Given the terrible consequences for humans and the earth, it was particularly perplexing that market fundamentalism went so far for so long. Part of the explanation, as I argue in this book, was a distorted understanding of public goods at the core of economic thinking. In contrast to popular understandings of “public goods”—where education, health care, water, and infrastructure are ensured by government, with an implicit social agreement to promote well-being and justice for the people—economists were trained to evaluate public goods devoid of social content. “The public” (you and I) was reduced to prisoner’s dilemmas and collective action problems, while state intervention was incorporated mainly as a last resort to remedy market “failure.”

One result of this thin understanding of the full social significance of public goods was a turn to markets wherever possible, through unbundling, contracting, granting concessions, and privatizing. At the same time, taxes were reduced to levels that could not sustain robust social programs. The resulting excessive reliance on markets diminished the pool of resources considered “public” and precluded important nonmarket alternatives, in developed and developing countries alike. The effects of “free” markets in money, land, and human beings (Polanyi’s “fictitious commodities”) were just as visible in the U.S. financial system—meager responses to environmental threats and an abysmal health care system—as they were in supposedly “undeveloped” countries.

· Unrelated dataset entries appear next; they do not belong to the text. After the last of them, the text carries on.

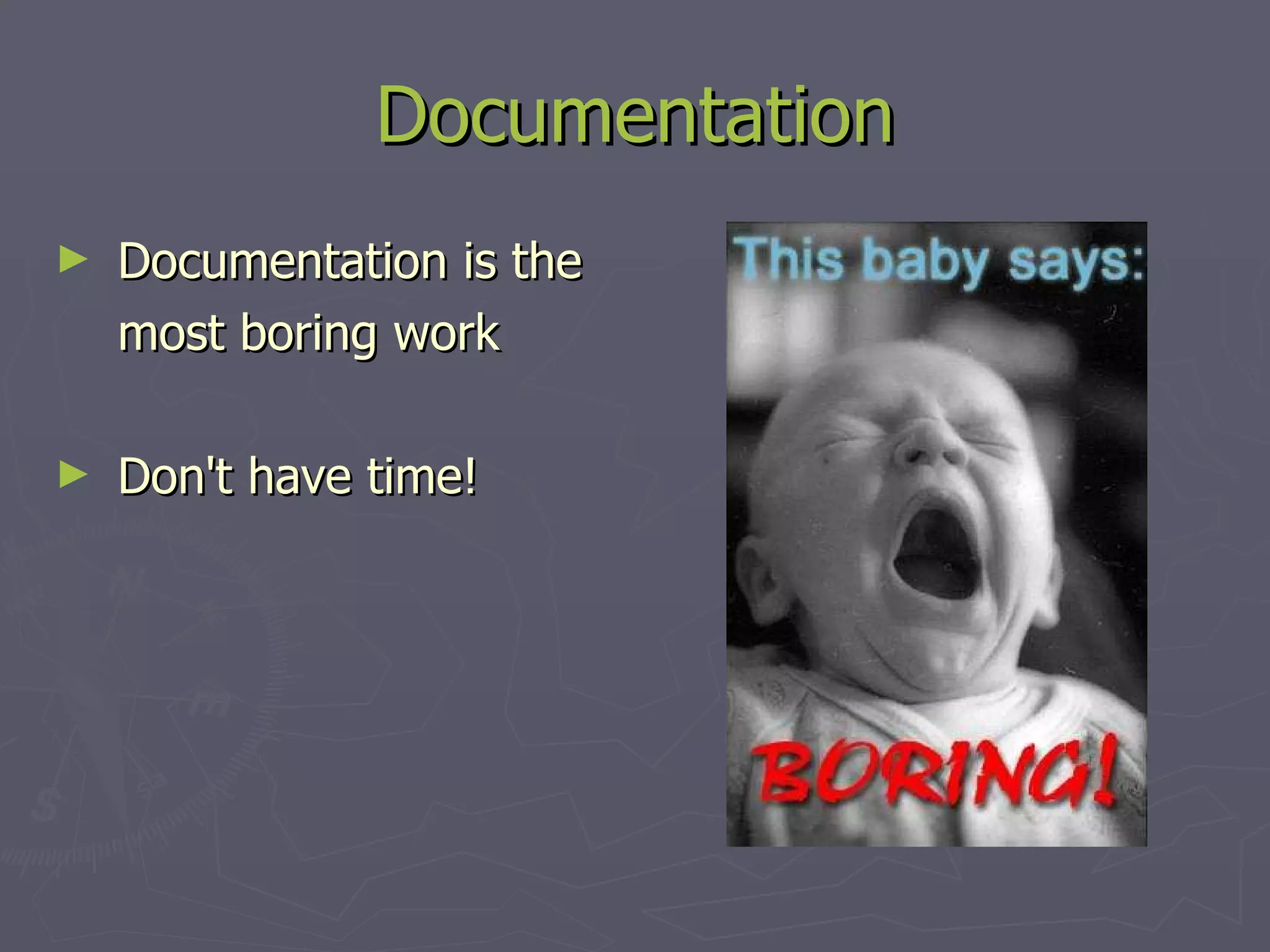 Documentation

► Documentation is the most boring work

► Don't have time!

This baby says:

BORING!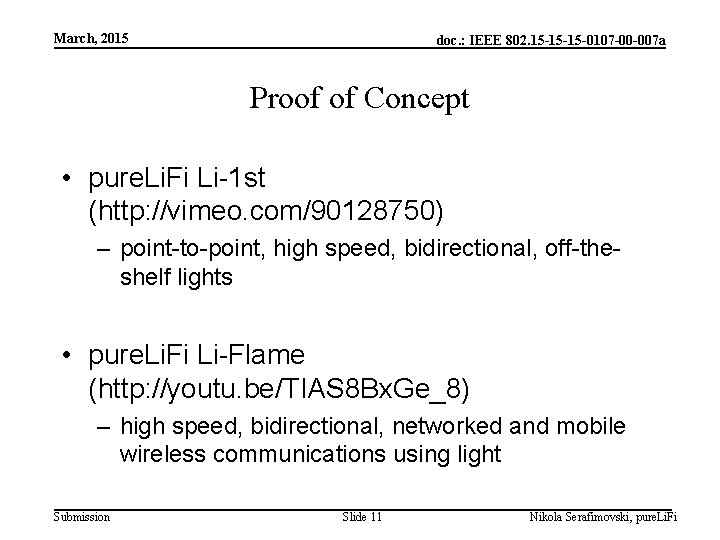 March, 2015

doc.: IEEE 802.15-15-15-0107-00-007a

Proof of Concept

• pureLiFi Li-1st (http://vimeo.com/90128750)
– point-to-point, high speed, bidirectional, off-the-shelf lights

• pureLiFi Li-Flame (http://youtu.be/TIAS8BxGe_8)
– high speed, bidirectional, networked and mobile wireless communications using light

Submission

Slide 11

Nikola Serafimovski, pureLiFi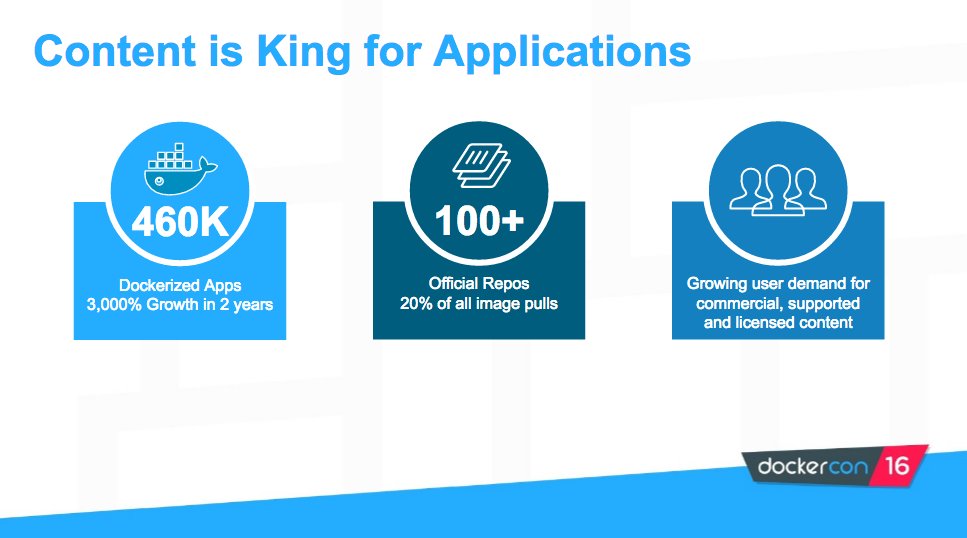 Content is King for Applications

460K
Dockerized Apps
3,000% Growth in 2 years

100+
Official Repos
20% of all image pulls

Growing user demand for commercial, supported and licensed content

dockercon 16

So complete was the hegemony of markets that even with the neoliberal model collapsing all around us, people were still clamoring for market solutions and were in hysterics about state intervention. The public was dismayed and distrustful of the state, just as intended. But eventually something will have to give: “business as usual” is likely to lead to a breakdown in our financial, ecological, and human systems. As we watch the financial world in meltdown, we must wonder what kind of double movement, perhaps unimagined by Polanyi, will save us now. Perhaps the magnitude of the current crisis and the election of new leaders in Washington will awaken people to the real changes needed to turn this ship around. Will we place limits on the destructive power of markets and market actors, or will we continue to believe that the pursuit of self-interest will save the world?